*Exercise description*: Among the entries below, find the lines holding "States" and copy them.

Records from a dataset
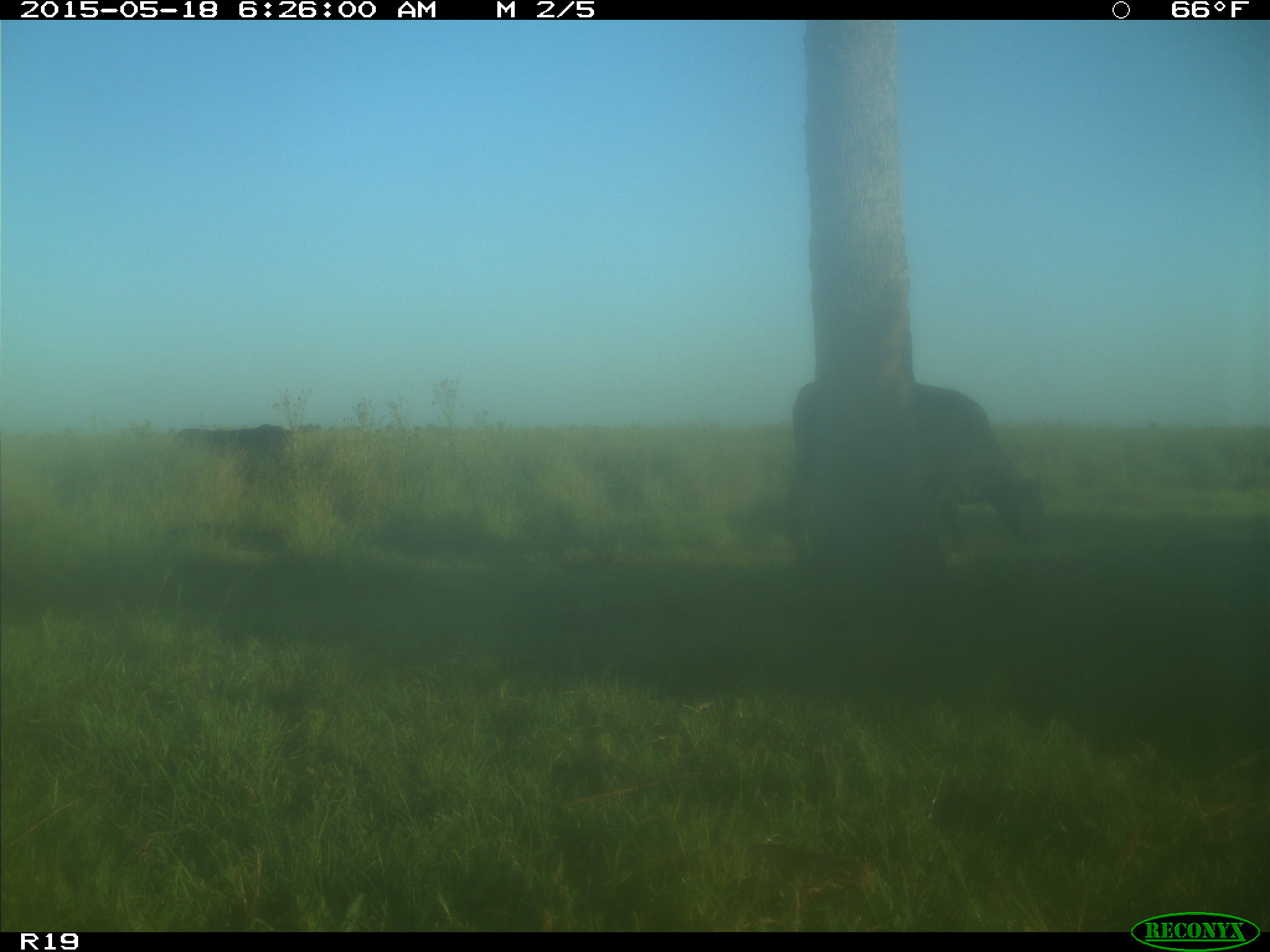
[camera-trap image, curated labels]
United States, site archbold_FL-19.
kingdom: Animalia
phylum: Chordata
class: Mammalia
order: Artiodactyla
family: Bovidae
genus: Bos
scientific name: Bos taurus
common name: domestic cow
Bos taurus (domestic cow).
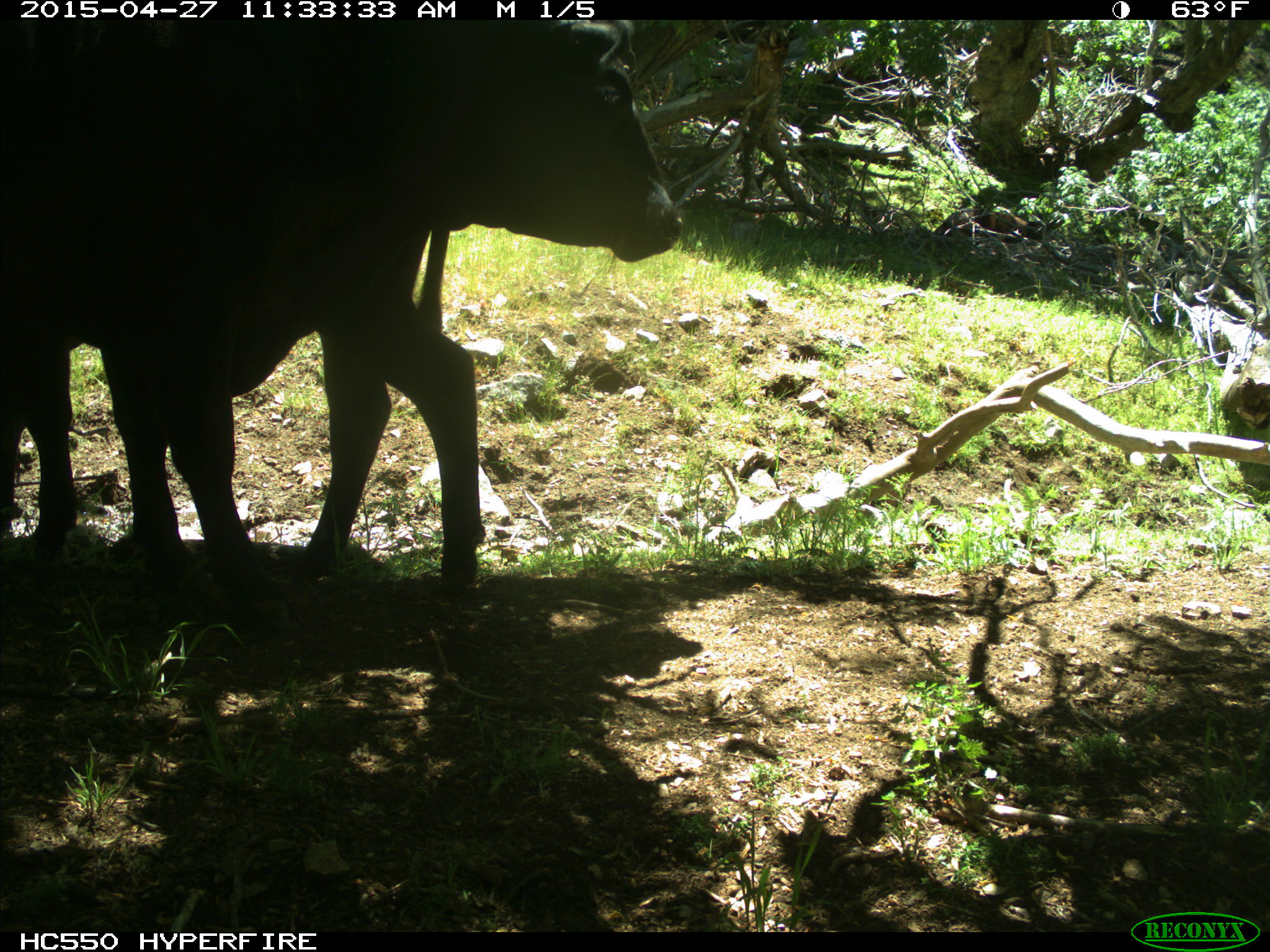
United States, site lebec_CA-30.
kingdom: Animalia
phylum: Chordata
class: Mammalia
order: Artiodactyla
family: Bovidae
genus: Bos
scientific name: Bos taurus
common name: domestic cow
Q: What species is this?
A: Bos taurus (domestic cow).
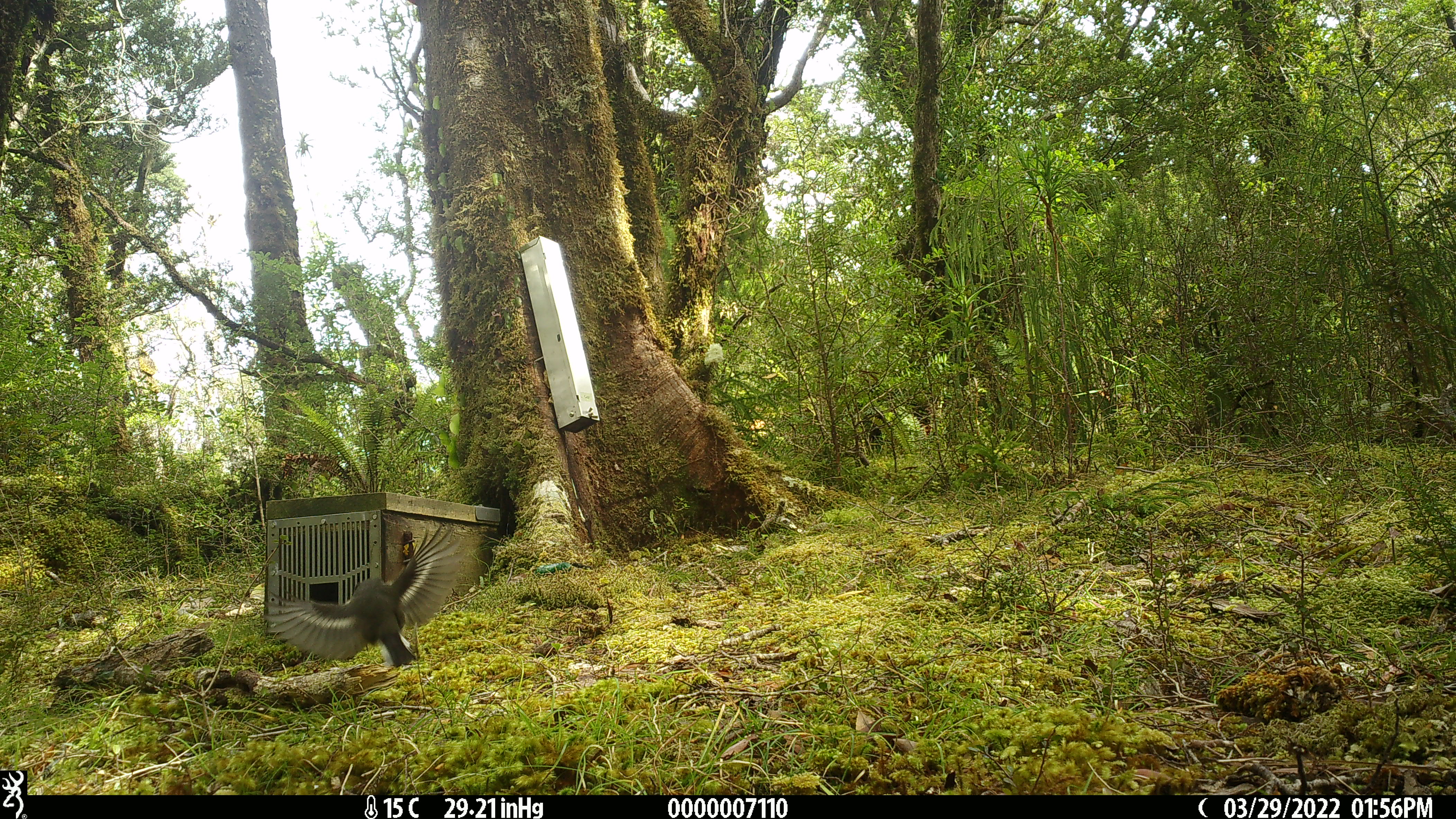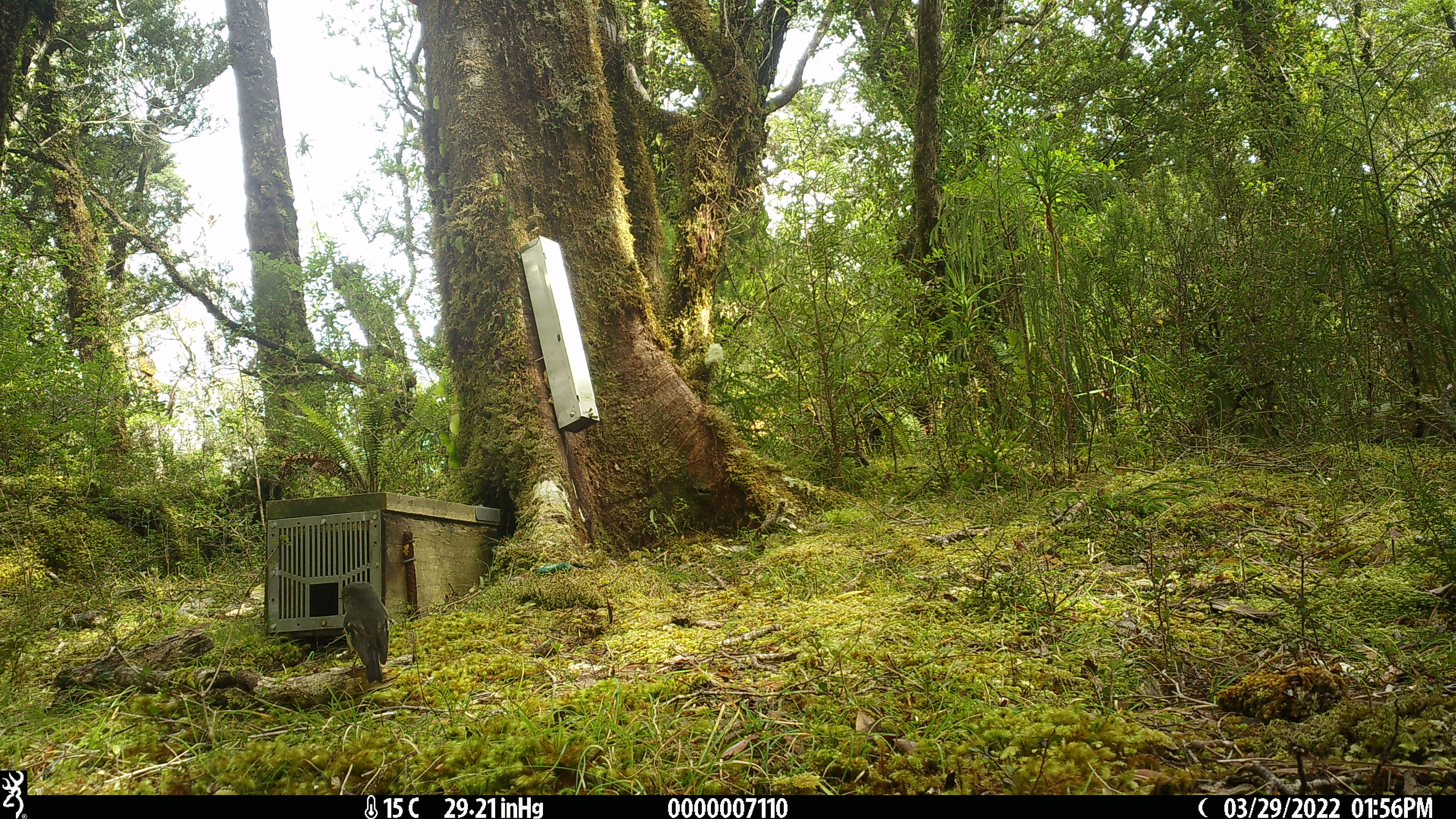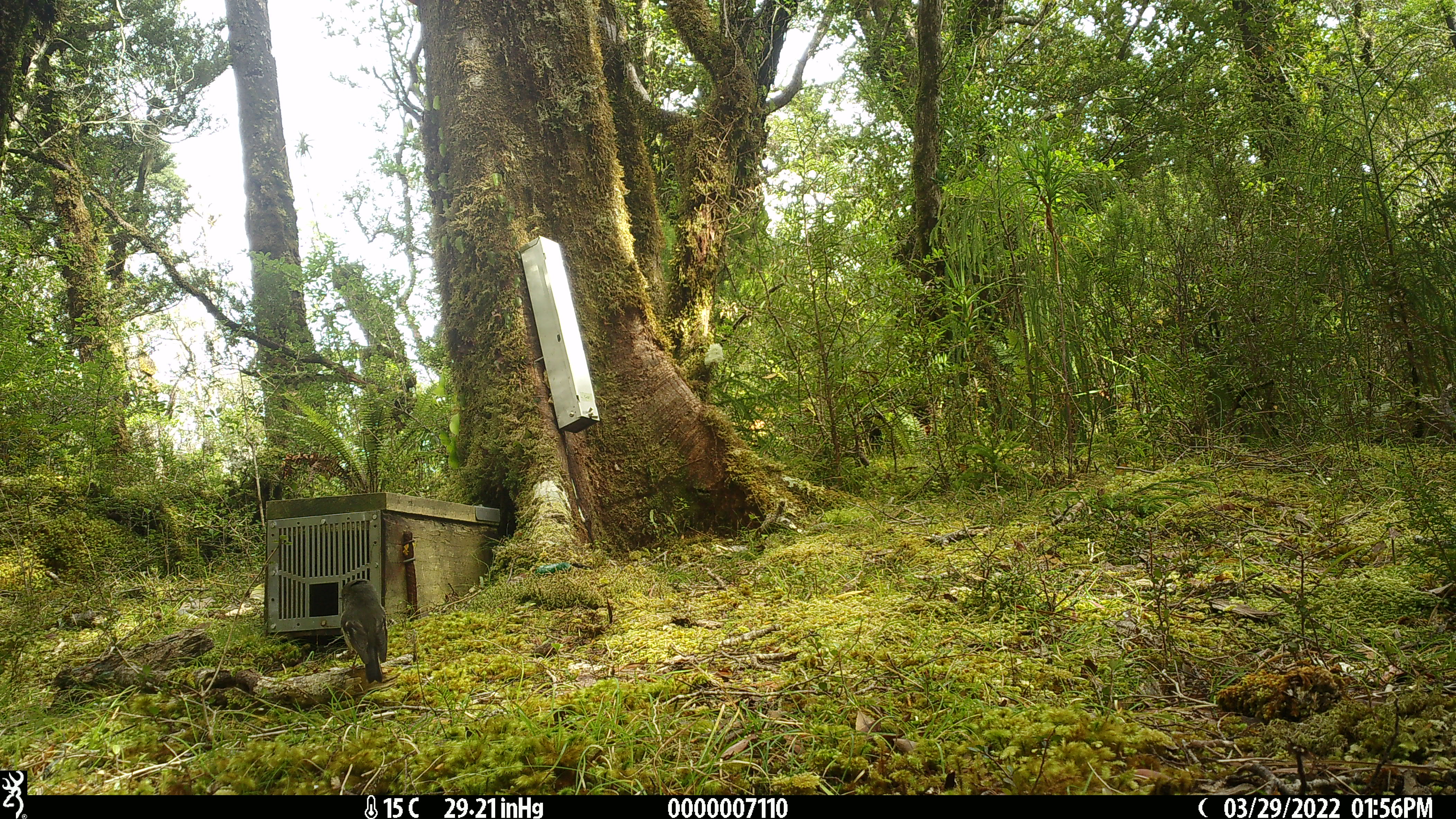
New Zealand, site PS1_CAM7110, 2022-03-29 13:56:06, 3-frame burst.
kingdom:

*Written response*:
United States, site archbold_FL-19.
United States, site lebec_CA-30.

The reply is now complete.